Bitte warten...

Porträt Tabea Rößner (Grüne) Spezialistin für Medien und Menschenrechte

von Martin Heuser

Seit mehr als 30 Jahren ist die heute 50-jährige Mainzerin Tabea Rößner für die Grünen aktiv und deren medienpolitische Sprecherin. Mit einem persönlichen Traumergebnis zieht sie in den kommenden Wahlkampf.


Als Mitte Dezember vergangenen Jahres die Grünen ihre Landesliste für die Bundestagswahl im Herbst 2017 wählten, staunten viele Beobachter: Mit knapp 94 Prozent wurde Rößner erneut auf den ersten Listenplatz gewählt. Und sie hatte noch nicht einmal eine Gegenkandidatin, ebenso wie ihr männlicher Partner im Spitzenkandidaten-Duo, Tobias Lindner. Ein Novum bei den Grünen.

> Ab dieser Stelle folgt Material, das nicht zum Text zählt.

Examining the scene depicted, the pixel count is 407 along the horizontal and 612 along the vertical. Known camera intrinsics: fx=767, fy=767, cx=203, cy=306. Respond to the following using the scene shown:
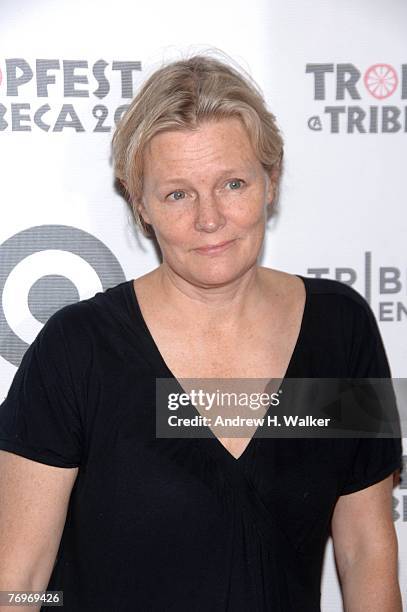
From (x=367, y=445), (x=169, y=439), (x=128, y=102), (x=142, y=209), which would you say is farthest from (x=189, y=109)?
(x=367, y=445)

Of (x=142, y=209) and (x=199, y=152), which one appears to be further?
(x=142, y=209)

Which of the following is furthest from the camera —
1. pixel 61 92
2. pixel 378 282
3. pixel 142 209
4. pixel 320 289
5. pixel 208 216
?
pixel 378 282

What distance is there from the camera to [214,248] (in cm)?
112

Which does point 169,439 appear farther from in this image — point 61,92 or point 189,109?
point 61,92

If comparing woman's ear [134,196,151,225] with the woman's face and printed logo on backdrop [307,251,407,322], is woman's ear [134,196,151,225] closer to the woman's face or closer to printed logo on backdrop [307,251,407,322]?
the woman's face

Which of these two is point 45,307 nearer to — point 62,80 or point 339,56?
point 62,80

Liegt es nun an der persönlichen Wertschätzung für Rößner, die sich schon als Teenager in Menschenrechtsgruppen engagierte, grüne Stadträtin in Mainz war, den Landesverband fünf Jahre bis 2006 führte und 2009 schließlich das erste Mal in den Bundestag gewählt wurde? Oder spüren die Grünen, wie hart ihnen der Wind in diesem Wahljahr ins Gesicht bläst?

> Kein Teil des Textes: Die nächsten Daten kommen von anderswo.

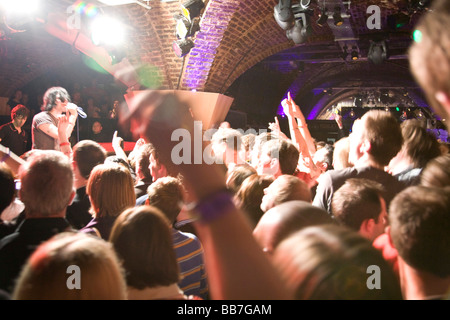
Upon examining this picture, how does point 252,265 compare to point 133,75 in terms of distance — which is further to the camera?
point 133,75

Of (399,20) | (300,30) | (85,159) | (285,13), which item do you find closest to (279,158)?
(85,159)

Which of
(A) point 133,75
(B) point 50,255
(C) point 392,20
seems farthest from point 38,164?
(C) point 392,20

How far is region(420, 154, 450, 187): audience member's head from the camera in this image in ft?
6.31

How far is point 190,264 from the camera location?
6.89ft

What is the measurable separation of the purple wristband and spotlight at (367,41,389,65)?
808 cm

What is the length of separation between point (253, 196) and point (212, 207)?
175 centimetres

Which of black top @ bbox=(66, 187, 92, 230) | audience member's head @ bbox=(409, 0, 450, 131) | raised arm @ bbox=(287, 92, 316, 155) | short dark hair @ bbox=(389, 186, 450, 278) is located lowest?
short dark hair @ bbox=(389, 186, 450, 278)

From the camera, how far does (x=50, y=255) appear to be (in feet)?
3.39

"Dieser Wahlkampf wird hart werden"

Im Gespräch mit "SWR Aktuell.de" prophezeit Rößner einen harten Wahlkampf für die Grünen. "Wir spüren es immer, wenn es zu einem Kopf-an-Kopf-Rennen zwischen den Kandidaten der großen Parteien kommt", sagt sie. Dann werde es für die Grünen immer schwer wahrgenommen zu werden. Zentrales Thema im Wahlkampf werde die Bekämpfung des Klimawandels sein. "Das Thema ist leider nicht überall auf der Agenda", so Rößner, "aber es wird von uns erwartet, dass wir es in den Fokus setzen." Ohne die Bekämpfung des Klimawandels "werden noch mehr Menschen zu uns kommen", sagt Rößner mit Blick auf die vielen Flüchtlinge aus Afrika.

Tobias Lindner, Tabea Rößner und Corinna Rüffer

Spitzenkandidaten der Grünen für den Bundestag: Tobias Lindner (Wörth), Tabea Rößner und Corinna Rüffer (Trier). (v.l.n.r.)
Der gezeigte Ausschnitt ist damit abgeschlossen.